- What is expected: Find each line in the entries below that contains the word "lichen", and copy those lines out in full.

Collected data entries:
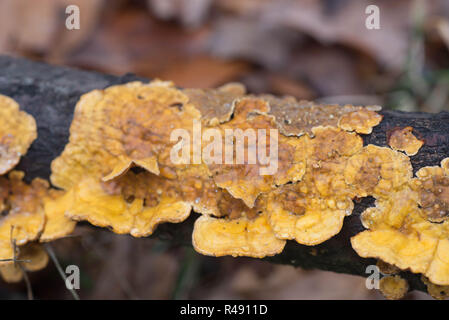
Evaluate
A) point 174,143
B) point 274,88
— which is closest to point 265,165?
point 174,143

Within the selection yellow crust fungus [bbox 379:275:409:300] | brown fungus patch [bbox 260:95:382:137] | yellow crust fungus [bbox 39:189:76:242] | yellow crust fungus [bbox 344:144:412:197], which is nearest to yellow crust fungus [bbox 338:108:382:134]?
brown fungus patch [bbox 260:95:382:137]

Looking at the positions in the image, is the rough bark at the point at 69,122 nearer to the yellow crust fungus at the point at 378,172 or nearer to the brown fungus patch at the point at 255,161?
the yellow crust fungus at the point at 378,172

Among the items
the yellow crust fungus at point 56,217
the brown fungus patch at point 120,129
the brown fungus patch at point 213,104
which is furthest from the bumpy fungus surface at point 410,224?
the yellow crust fungus at point 56,217

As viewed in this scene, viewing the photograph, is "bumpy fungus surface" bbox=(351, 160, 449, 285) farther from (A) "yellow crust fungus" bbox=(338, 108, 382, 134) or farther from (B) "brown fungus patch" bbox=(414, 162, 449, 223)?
(A) "yellow crust fungus" bbox=(338, 108, 382, 134)

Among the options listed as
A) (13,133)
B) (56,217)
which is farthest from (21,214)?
(13,133)

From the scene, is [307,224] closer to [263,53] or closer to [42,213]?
[42,213]

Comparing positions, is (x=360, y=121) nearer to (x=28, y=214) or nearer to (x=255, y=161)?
(x=255, y=161)
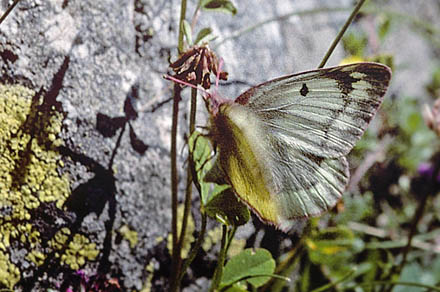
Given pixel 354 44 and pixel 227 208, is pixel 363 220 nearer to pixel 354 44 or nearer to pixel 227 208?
pixel 354 44

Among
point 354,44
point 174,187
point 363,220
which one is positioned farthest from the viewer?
point 354,44

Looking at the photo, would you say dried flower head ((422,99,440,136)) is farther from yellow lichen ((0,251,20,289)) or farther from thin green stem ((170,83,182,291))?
yellow lichen ((0,251,20,289))

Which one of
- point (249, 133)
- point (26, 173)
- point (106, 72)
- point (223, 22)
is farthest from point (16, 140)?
point (223, 22)

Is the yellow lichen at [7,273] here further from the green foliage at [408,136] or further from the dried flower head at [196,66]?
the green foliage at [408,136]

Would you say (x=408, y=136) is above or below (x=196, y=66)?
below

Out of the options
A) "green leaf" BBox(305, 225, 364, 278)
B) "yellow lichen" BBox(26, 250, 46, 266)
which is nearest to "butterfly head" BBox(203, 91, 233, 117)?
"yellow lichen" BBox(26, 250, 46, 266)

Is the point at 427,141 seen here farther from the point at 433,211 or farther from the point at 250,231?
the point at 250,231

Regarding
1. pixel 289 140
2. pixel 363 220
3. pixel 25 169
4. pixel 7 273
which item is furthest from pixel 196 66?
pixel 363 220
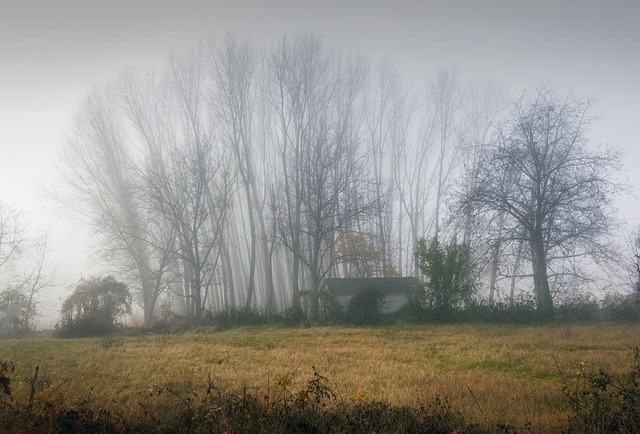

- Result of the task:
Looking at the photo, would you say dried flower head ((422,99,440,136)) is farther from yellow lichen ((0,251,20,289)) or farther from thin green stem ((170,83,182,291))?
yellow lichen ((0,251,20,289))
Is the yellow lichen at [7,273] here further from the green foliage at [408,136] or further from the dried flower head at [196,66]?
B) "yellow lichen" BBox(26, 250, 46, 266)
"yellow lichen" BBox(26, 250, 46, 266)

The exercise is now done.